**EXERCISE OBJECTIVE:**
Gather all lines from the material that contain the word "States".

**INPUT FOR THIS TASK:**
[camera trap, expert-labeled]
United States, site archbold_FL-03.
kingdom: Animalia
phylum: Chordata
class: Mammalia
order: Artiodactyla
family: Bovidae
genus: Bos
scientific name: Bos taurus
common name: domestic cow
==
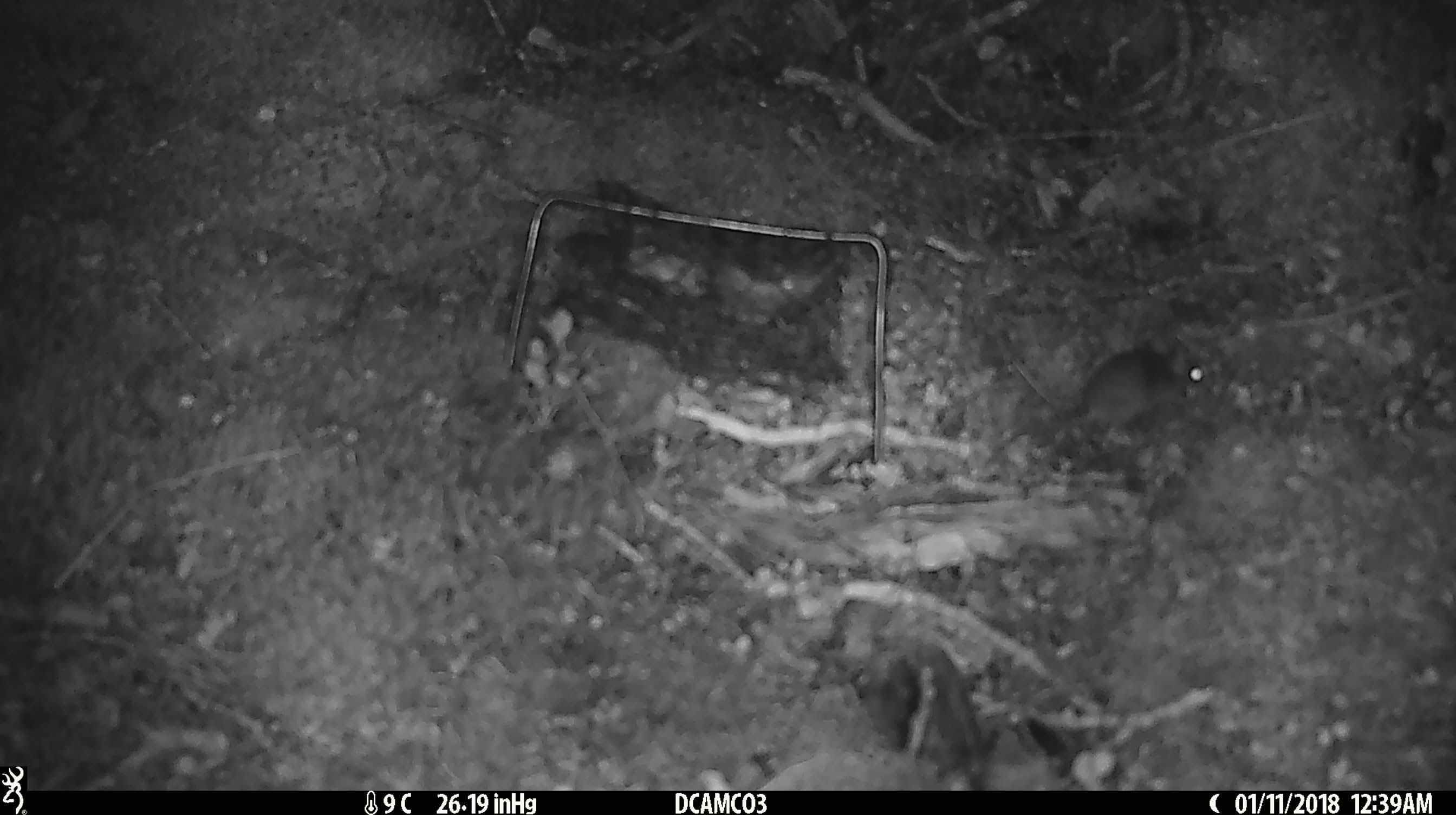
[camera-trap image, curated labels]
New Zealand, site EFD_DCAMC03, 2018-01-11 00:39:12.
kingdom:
==
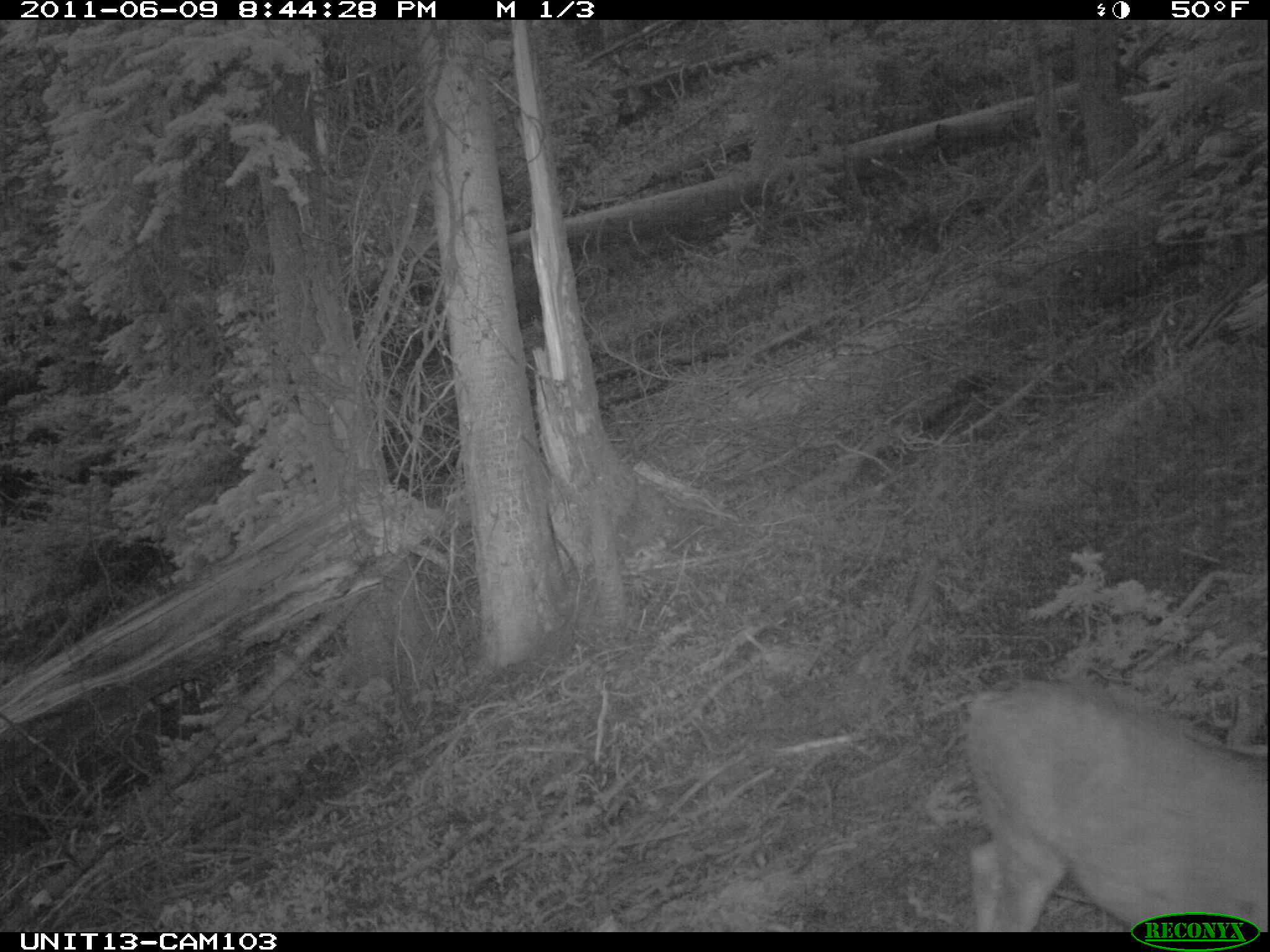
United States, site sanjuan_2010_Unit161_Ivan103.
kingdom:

**RESPONSE AREA:**
United States, site archbold_FL-03.
United States, site sanjuan_2010_Unit161_Ivan103.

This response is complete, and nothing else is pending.